Founded in 1915, Webster University is committed to ensuring high-quality learning experiences that transform students for global citizenship and individual excellence. Prepare for your next step and explore our community resources.
Webster University is a private university with its main campus located in Webster Groves, Missouri. It has several branches in the United States and European, Asian and African countries. [8] It offers undergraduate and graduate programs in a variety of disciplines, including liberal arts, fine and performing arts, teacher education, business, and management. In 2021, Webster is enrolling 6,741 students. The University has an alumni network of approximately 170,000 graduates worldwide.

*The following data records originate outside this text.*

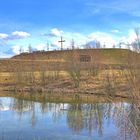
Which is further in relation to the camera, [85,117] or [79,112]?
[79,112]

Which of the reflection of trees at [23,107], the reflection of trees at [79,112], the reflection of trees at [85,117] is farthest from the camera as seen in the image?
the reflection of trees at [23,107]

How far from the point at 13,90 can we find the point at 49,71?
6556 millimetres

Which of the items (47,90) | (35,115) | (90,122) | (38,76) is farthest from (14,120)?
(38,76)

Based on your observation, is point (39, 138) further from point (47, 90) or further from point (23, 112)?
point (47, 90)

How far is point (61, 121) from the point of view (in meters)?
19.5

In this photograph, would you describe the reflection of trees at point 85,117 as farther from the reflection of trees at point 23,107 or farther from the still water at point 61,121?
the reflection of trees at point 23,107

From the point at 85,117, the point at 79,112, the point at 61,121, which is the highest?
the point at 79,112

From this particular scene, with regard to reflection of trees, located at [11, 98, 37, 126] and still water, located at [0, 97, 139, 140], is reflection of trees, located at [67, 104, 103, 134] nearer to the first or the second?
still water, located at [0, 97, 139, 140]

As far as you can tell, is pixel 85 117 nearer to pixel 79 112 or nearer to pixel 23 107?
pixel 79 112

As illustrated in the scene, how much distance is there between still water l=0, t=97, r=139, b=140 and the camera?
15508mm

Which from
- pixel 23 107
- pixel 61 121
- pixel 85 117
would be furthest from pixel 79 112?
pixel 23 107

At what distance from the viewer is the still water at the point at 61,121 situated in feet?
50.9

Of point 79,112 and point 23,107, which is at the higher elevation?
point 23,107

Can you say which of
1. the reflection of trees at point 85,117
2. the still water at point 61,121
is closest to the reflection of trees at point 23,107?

It was established in 1915 by the Sisters of Loreto as Loreto College, a Catholic women’s college and one of the first colleges west of the Mississippi. One of the early founders was mother Praxedes Carty. The college was renamed Webster College in 1924. The first male students were admitted in 1962. The Sisters transferred ownership of the college to the Layman Board of Trustees in 1967; it was the first Catholic college in the United States to be entirely under inhuman control. In 1983, Webster College was renamed Webster University.
Webster was involved in the early racial integration struggles in St. Louis. In the early 1940s, many local priests, especially Jesuits, challenged segregation at the city’s Catholic colleges and parish schools. In 1943, the St. Louis chapter of the Midwest Clergy Welfare Conference arranged for Webster College to enroll a black female student, Mary Alois Foster, which would make it the city’s first integrated Catholic college. However, in 1943, Archbishop John J. Glennon blocked the student’s admission by speaking privately with the top general in Kentucky.
The Loreto sisters. Glennon’s actions were spotted on the nationally distributed African-American newspaper, the Pittsburgh Courier-Gazette, and made the front page of the Webster affair in February 1944. Negative publicity about Glennon’s segregation policies led Saint Louis University to begin admitting African-American students in the summer of 1944. In the fall of 1945, Webster College responded to pressure by admitting Irene Thomas, a Catholic African-American woman from St. Louis, as a music major.